Accumulations of WSC in forage are important to determine forage utilization by animals in silvopasture systems. In this study, WSC were greater in orchardgrass compared to native grasses. Diurnal changes affected WSC with greater storage in forage sampled at 1100 and in late hours of the day compared to samples collected at 800 in the morning.  Application of poultry litter did not affect forage WSC concentrations. Further research could determine if WSC concentrations can drive the behavior of ruminants in silvopasture systems with complex forage management.

Figure 4. The concentration of water soluble carbohydrates (WSC) as a percent of dry matter (DM) for forages sampled at four different times of the day, 8 am, 11 am, 2 pm, and 5 pm, on four harvest dates during the grazing season, mid-May, late-May, mid-June, and late-June. Different letters indicate that means differ significantly (P<0.05).

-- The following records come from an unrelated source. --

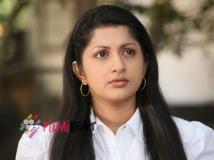 http://telugu.filmibeat.com/img/2015/08/21-1440148317-meera-jasmine-eye-645.jpg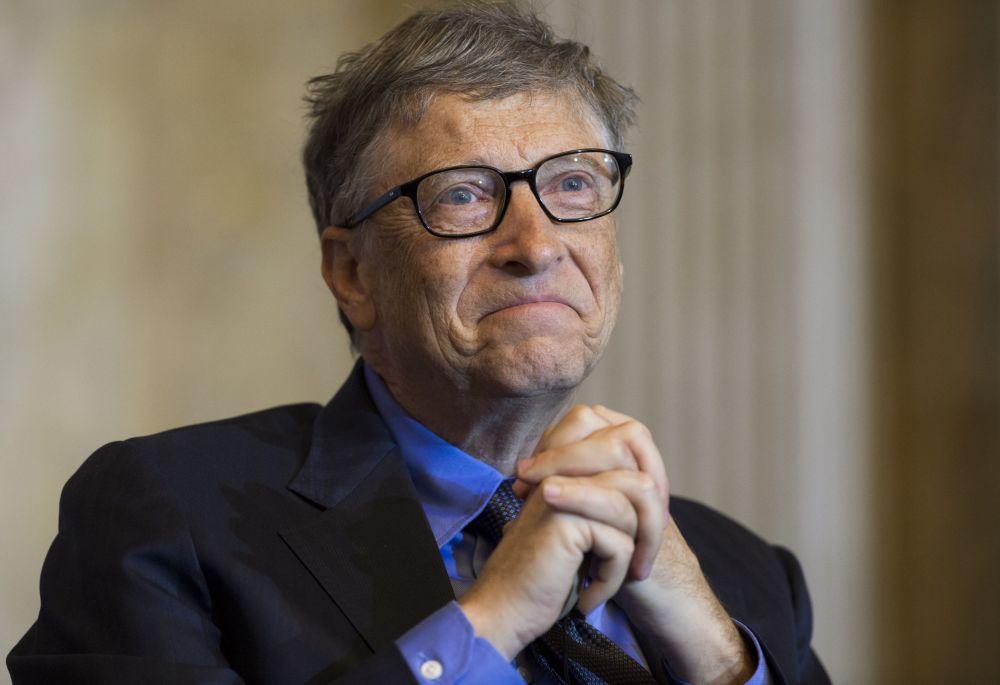 比尔盖茨 资产:750亿美元 资产来源:微软 年龄:60 国家:美国 比尔盖茨第17次登顶福布斯富豪榜。近年来在大家眼中,盖茨不仅是微软创始人,他还是世上最慷慨的慈善家,比尔及梅琳达盖茨基金会主要从事改善发展中国家医疗服务和预防接种的问题。
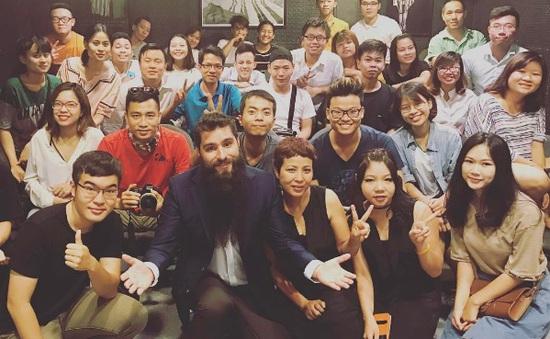 """Đạo diễn """"Kong: Đảo đầu lâu"""" muốn đưa một TV show sang Việt Nam"""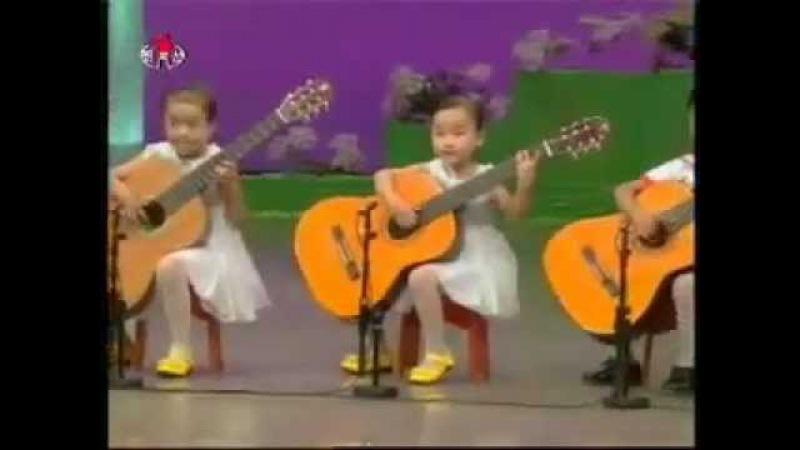 Северокорейские дети играют на гитаре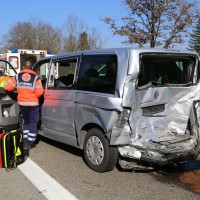 20-03-15_A7-Dettingen-Altenstadt_Unfall_Transporter_Feuerwehr_Polizei_Poeppel_new-facts-eu0019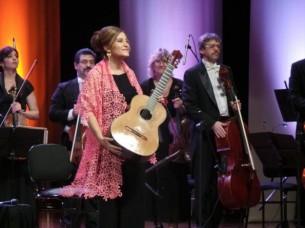 La guitarrista Berta Rojas y la argentina Camerata Bariloche compartieron escenario en un emotivo concierto en el Teatro Lírico José Asunción Flores, del BCP.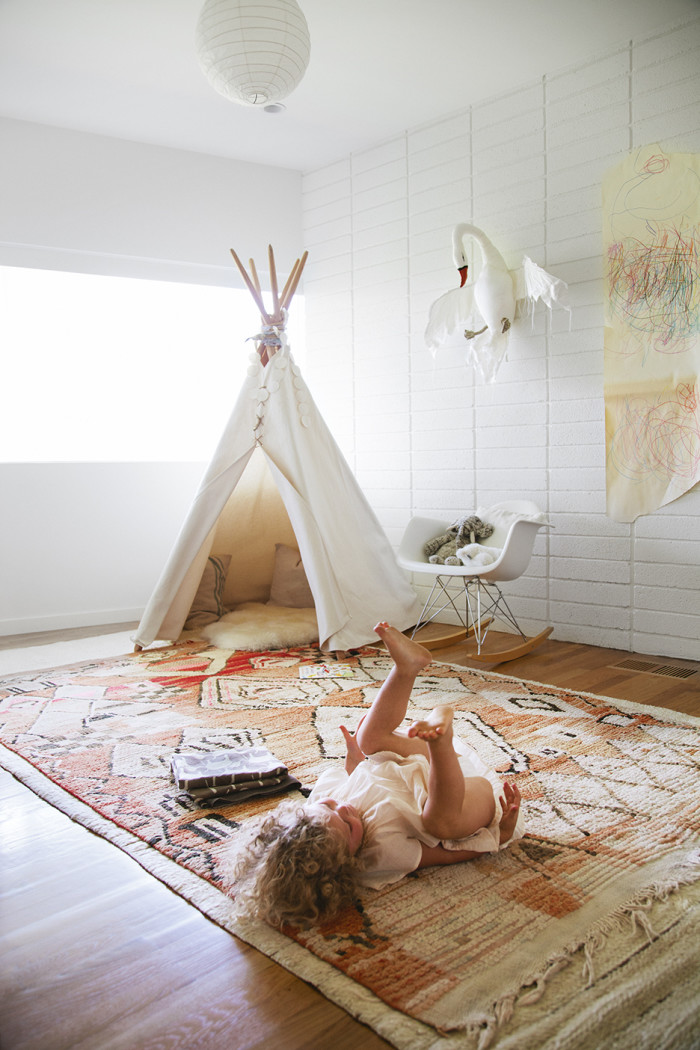 The hive at home Jessica Deruiters light filled L.A. Abode - Chambre d'enfant boho à L.A.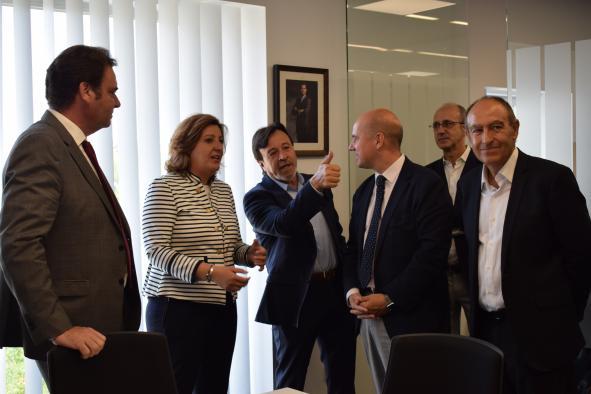 La consejera de Economía, Empresas y Empleo, Patricia Franco, visita las nuevas instalaciones de la Cámara de Comercio e Industria de Albacete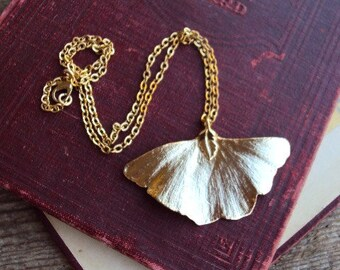 Vintage Gold Leaf Ginko Pendant Necklace Gold Dipped Leaf Butterfly Leaf 18 inch Chain Antique Gold Tone Metal 1970s Pendant Boho Layering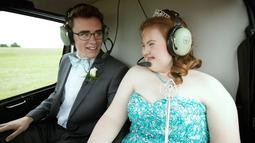 Carlie Wittman bersiap-siap untuk tinggal landas saat menaiki helikopter untuk mengikuti promnite sekolah di Newton (22/4). Carlie Wittman dan Shaedon Wedel mengikuti promnite sekolah dengan menaiki Helikopter. (Brett Deering/AP Images for Doritos)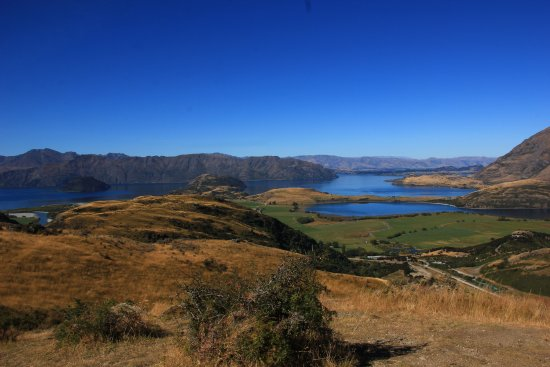 View of Lake Wanaka from the second lookout approximately 45-55 minutes into the track (II).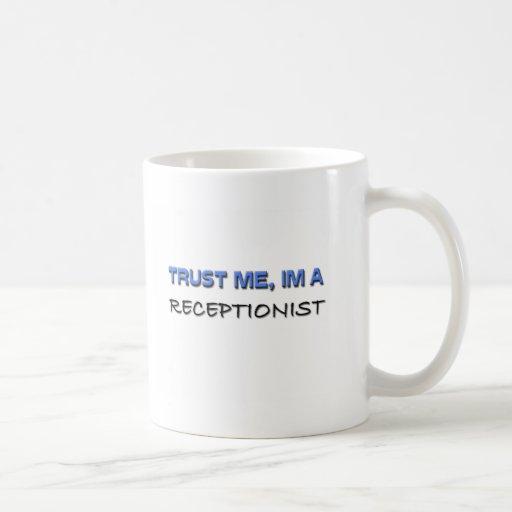 Confíe en que yo es recepcionista taza básica blanca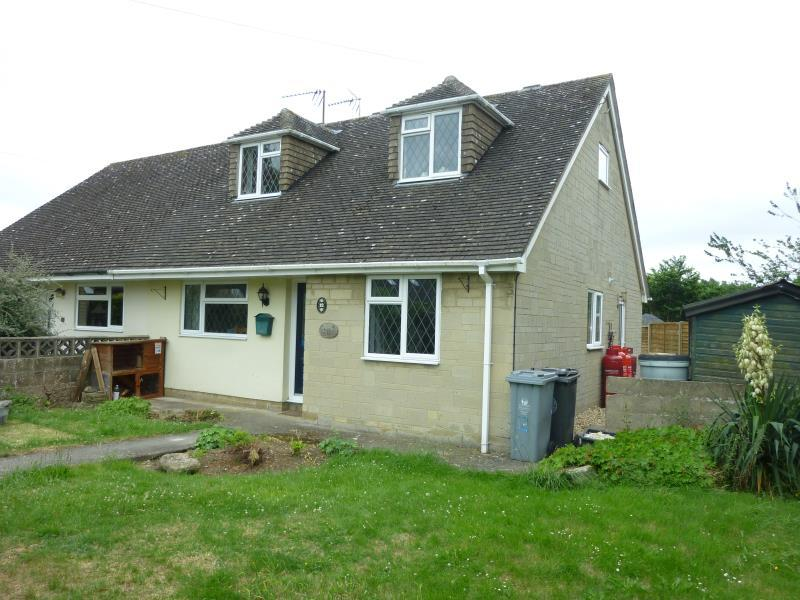 4 Bedrooms Semi Detached House for sale in Busbys Close, Clanfield, Oxon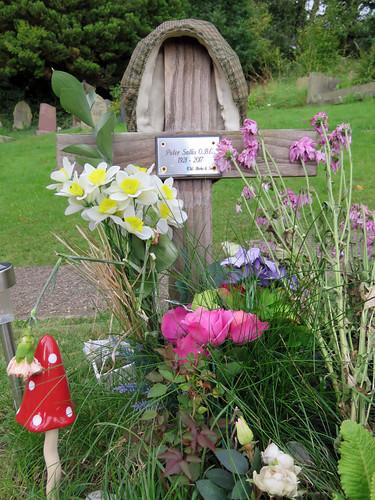 Peter Sallis's Grave, Upperthong 2019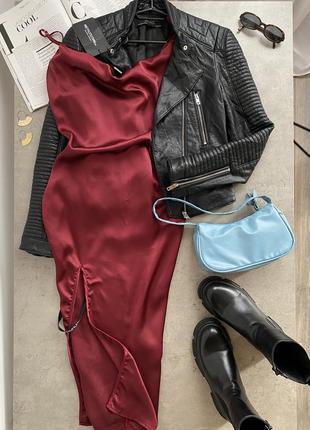 Сатинова сукня міді з розрізом prettylittlething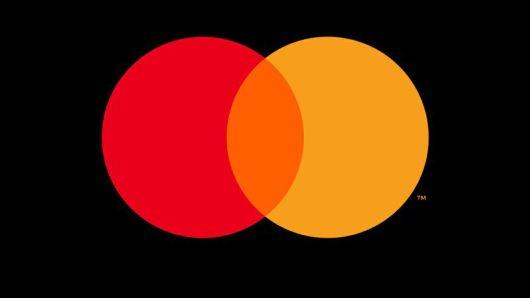 MasterCard го отстранува името од своето лого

Collins, M., Nelson, C.J., Moore, K.J. and Barnes, R.F. eds., 2017. Forages, volume 1: an introduction to grassland agriculture (Vol. 1). John Wiley & Sons. 

Dickerson, J., D. Burgdorf, T. Bush, C. Miller, B. Wark, R. Maher, and B. Poole. 1997. Vegetating with native grasses in Northeastern North America. United States Department of Agriculture Natural Resources Conservation Service, Washington, D.C.

Horadagoda, A., W. J. Fulkerson, K.S. Nandra, and I.M. Barchia. 2009. Grazing preferences by dairy cows for 14 forage species. Anim. Prod. Sci. 49:586-594.

Morgan JA, Brown RH. Photosynthesis in grass species differing in carbon dioxide fixation pathways: II. A search for species with intermediate gas exchange and anatomical characteristics. 1979. Plant Physiol. 64:257-62.